I was speaking to a friend recently when he unexpectedly told me that, before we met, he was arrested and convicted of DUI/DWI several years ago. After some discussion, my friend shared with me that in his case the DUI/DWI conviction was far more costly than the estimates of $10 – $15,000 typically seen in articles and online for the “cost of a DUI/DWI.”  My interest was piqued, so he explained:

 

“I accept full responsibility for my actions.  I drove when I had been drinking more than I should and knew better. . . .  I was driving home when I came up to a roadblock. . . . I knew I was screwed.  I cooperated, took all the Field Sobriety Tests, and took the breathalyzer.  I was arrested and taken to jail.  I posted bond, paid a towing fee, hired an attorney, went to court several times, and was ultimately convicted.

 

The cost of posting bond, paying the towing fee, hiring an attorney, going to court, and paying fines, surcharges, taxes, probation fees, and other direct costs of the DUI/DWI was very expensive.  The estimates I saw before and since I was arrested, though, don’t come close to the actual cost to my family and me.

 

I lost my job.  I lost benefits for my family.  It took more than a year for me to get another job that was anywhere close to my qualifications.  My car insurance skyrocketed.  I can’t afford to get life insurance because it is so expensive.  I still am not making as much money as I would be making if I had not gotten the DUI.  So, my estimate of the cost of a DUI/DWI is much different than what I see online.”

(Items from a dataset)
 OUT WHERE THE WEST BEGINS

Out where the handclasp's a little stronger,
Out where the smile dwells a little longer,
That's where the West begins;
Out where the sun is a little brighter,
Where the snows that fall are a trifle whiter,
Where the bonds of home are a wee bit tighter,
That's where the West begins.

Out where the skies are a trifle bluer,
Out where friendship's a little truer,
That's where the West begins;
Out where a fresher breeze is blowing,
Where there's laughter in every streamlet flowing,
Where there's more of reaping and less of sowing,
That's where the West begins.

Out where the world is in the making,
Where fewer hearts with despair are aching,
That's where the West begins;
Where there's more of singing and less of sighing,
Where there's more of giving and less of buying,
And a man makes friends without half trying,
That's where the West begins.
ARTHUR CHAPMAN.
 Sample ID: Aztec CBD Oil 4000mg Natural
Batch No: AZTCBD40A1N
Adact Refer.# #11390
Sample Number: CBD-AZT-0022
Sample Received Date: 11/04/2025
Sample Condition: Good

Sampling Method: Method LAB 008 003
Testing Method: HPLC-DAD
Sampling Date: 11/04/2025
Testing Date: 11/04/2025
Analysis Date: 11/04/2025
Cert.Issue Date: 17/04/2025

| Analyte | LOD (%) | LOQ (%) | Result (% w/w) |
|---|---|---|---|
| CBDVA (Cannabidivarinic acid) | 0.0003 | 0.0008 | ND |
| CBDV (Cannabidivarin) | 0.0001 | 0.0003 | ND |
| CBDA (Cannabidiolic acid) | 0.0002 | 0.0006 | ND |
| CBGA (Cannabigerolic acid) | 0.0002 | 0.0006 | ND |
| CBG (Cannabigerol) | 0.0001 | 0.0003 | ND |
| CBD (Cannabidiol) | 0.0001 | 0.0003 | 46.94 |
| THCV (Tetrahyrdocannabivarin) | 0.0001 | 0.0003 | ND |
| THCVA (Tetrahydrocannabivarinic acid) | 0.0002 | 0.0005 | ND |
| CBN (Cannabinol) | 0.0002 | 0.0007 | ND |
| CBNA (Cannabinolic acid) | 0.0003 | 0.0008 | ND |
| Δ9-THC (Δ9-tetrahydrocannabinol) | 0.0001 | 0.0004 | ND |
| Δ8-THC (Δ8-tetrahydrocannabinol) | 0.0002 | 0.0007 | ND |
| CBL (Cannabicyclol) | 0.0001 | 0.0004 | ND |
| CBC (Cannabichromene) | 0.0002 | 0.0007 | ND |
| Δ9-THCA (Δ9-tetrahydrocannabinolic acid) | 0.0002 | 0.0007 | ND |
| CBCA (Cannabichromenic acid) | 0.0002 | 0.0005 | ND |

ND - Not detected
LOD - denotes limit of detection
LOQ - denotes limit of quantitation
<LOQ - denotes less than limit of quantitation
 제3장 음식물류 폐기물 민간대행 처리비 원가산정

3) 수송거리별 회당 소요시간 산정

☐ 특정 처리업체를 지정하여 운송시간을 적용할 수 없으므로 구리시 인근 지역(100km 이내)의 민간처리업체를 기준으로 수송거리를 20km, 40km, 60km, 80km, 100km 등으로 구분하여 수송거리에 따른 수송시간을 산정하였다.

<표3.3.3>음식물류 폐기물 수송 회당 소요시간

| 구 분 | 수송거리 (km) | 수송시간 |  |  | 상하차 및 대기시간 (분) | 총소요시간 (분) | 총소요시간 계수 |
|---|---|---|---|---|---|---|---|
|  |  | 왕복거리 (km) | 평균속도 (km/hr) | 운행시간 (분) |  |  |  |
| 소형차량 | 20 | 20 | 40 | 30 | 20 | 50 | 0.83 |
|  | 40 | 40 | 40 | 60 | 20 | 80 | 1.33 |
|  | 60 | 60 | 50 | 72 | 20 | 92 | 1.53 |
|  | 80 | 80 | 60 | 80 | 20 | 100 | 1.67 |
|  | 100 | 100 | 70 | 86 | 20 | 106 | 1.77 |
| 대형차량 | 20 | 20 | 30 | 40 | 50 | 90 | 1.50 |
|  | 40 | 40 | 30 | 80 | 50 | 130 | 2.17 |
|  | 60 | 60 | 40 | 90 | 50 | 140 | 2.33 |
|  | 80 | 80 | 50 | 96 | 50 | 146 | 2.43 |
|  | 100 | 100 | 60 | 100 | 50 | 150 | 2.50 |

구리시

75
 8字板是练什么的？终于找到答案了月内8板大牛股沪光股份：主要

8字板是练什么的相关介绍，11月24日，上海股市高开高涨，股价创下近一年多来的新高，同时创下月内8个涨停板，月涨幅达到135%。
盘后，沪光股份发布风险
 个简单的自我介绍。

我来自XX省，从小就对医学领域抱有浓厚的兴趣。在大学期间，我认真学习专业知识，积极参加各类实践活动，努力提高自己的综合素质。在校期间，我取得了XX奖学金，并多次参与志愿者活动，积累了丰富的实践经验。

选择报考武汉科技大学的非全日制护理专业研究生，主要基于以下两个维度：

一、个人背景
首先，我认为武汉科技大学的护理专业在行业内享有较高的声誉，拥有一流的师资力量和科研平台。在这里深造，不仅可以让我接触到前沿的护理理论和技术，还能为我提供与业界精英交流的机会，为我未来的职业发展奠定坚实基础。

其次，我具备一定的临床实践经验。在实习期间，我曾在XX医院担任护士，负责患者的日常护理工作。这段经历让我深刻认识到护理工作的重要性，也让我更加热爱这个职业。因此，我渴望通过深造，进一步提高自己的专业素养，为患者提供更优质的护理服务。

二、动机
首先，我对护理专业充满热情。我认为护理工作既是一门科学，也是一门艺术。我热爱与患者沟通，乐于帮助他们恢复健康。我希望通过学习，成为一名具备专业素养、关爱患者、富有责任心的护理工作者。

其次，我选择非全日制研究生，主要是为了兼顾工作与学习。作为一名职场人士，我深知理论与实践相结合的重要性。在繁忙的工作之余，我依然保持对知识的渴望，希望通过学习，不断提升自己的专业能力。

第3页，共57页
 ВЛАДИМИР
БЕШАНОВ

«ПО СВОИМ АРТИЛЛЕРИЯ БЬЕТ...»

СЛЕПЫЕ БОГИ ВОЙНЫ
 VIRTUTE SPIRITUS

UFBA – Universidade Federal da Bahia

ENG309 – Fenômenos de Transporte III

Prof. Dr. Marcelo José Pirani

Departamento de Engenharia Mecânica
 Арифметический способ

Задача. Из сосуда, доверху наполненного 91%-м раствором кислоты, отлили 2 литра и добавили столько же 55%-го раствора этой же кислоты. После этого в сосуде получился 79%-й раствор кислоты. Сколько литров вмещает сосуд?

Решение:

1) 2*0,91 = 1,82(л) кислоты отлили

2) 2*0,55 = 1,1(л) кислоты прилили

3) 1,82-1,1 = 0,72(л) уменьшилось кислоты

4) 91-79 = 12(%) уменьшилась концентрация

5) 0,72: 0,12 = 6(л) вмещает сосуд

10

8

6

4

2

PROMPT
Extend the piece on the cost of a DUI/DWI conviction, picking up after its final sentence.

OUTPUT BELOW
 

Upon further questioning and after reviewing online articles and data, my friend provided me with his estimate of the cost of his DUI/DWI arrest and conviction:

 

Bond/Bail                                                                   $         2,500.00

Tow/Storage Charge for car                                               185.00

Increase in Car Insurance Premiums                               7,500.00

Attorney Fees                                                                        5,000.00

Court Imposed Fines/Surcharges/Fees                          1,730.00

DUI/Risk Reduction School                                              287.00

License Reinstatement Fees                                              210.00

Increase in Life Insurance Premiums                             10,000.00

Lost Income, Wages and Benefits             $ 330,000.00 – 370,000.00

(Caused by DUI/DWI and since my arrest)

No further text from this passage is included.